Reproduce the entries below exactly, but only from the line containing "The Thomas-Fermi model predicts" to the line containing "Answer (YES/NO): NO", inclusive.

==================================================

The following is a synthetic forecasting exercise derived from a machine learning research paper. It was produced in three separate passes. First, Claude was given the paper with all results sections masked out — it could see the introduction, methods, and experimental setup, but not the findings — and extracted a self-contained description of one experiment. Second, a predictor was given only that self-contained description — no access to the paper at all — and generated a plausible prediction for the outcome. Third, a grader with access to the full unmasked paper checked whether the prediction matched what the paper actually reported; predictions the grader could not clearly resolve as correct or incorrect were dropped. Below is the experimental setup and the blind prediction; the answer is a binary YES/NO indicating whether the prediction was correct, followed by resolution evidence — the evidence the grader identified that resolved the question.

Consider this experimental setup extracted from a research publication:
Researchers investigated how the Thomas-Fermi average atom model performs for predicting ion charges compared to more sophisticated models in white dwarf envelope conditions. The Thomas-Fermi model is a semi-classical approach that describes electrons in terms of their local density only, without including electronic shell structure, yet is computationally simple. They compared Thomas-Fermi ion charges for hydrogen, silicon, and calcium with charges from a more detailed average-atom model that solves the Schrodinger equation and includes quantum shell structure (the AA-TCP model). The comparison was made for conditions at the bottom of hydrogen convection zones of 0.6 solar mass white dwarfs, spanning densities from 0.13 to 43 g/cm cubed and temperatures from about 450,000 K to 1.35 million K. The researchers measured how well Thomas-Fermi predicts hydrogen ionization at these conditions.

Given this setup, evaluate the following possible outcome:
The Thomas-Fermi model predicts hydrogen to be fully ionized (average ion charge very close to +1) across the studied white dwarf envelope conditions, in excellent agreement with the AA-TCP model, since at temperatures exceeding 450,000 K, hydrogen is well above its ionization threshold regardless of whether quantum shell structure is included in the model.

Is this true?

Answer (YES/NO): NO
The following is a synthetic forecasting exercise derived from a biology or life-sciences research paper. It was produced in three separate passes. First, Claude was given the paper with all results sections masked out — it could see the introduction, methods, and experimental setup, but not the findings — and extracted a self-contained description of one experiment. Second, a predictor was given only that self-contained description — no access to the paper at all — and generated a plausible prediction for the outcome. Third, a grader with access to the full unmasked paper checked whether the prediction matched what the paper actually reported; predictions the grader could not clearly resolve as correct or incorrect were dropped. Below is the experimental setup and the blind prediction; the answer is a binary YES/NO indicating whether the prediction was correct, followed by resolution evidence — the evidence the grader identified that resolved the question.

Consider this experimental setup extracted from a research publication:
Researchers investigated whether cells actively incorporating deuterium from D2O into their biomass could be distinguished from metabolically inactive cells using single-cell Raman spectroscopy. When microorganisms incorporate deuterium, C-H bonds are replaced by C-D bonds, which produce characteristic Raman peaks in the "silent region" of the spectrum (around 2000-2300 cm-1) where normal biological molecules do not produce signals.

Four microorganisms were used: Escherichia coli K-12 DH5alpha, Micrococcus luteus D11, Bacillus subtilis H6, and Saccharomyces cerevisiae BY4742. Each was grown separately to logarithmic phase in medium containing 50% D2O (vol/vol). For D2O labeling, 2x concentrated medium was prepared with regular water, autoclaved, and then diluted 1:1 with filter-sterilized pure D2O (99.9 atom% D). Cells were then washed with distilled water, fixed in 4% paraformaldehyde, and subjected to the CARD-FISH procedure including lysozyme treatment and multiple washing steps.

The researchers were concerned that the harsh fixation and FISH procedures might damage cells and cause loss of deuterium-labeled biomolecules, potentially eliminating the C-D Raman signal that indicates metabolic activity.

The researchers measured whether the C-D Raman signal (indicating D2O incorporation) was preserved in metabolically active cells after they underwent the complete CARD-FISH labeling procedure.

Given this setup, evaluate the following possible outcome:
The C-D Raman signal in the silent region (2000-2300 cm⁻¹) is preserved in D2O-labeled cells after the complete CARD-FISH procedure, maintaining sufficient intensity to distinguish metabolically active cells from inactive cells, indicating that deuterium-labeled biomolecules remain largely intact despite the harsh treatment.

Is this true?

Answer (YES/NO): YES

==================================================

Solution =>
The Thomas-Fermi model predicts hydrogen to be fully ionized (average ion charge very close to +1) across the studied white dwarf envelope conditions, in excellent agreement with the AA-TCP model, since at temperatures exceeding 450,000 K, hydrogen is well above its ionization threshold regardless of whether quantum shell structure is included in the model.

Is this true?

Answer (YES/NO): NO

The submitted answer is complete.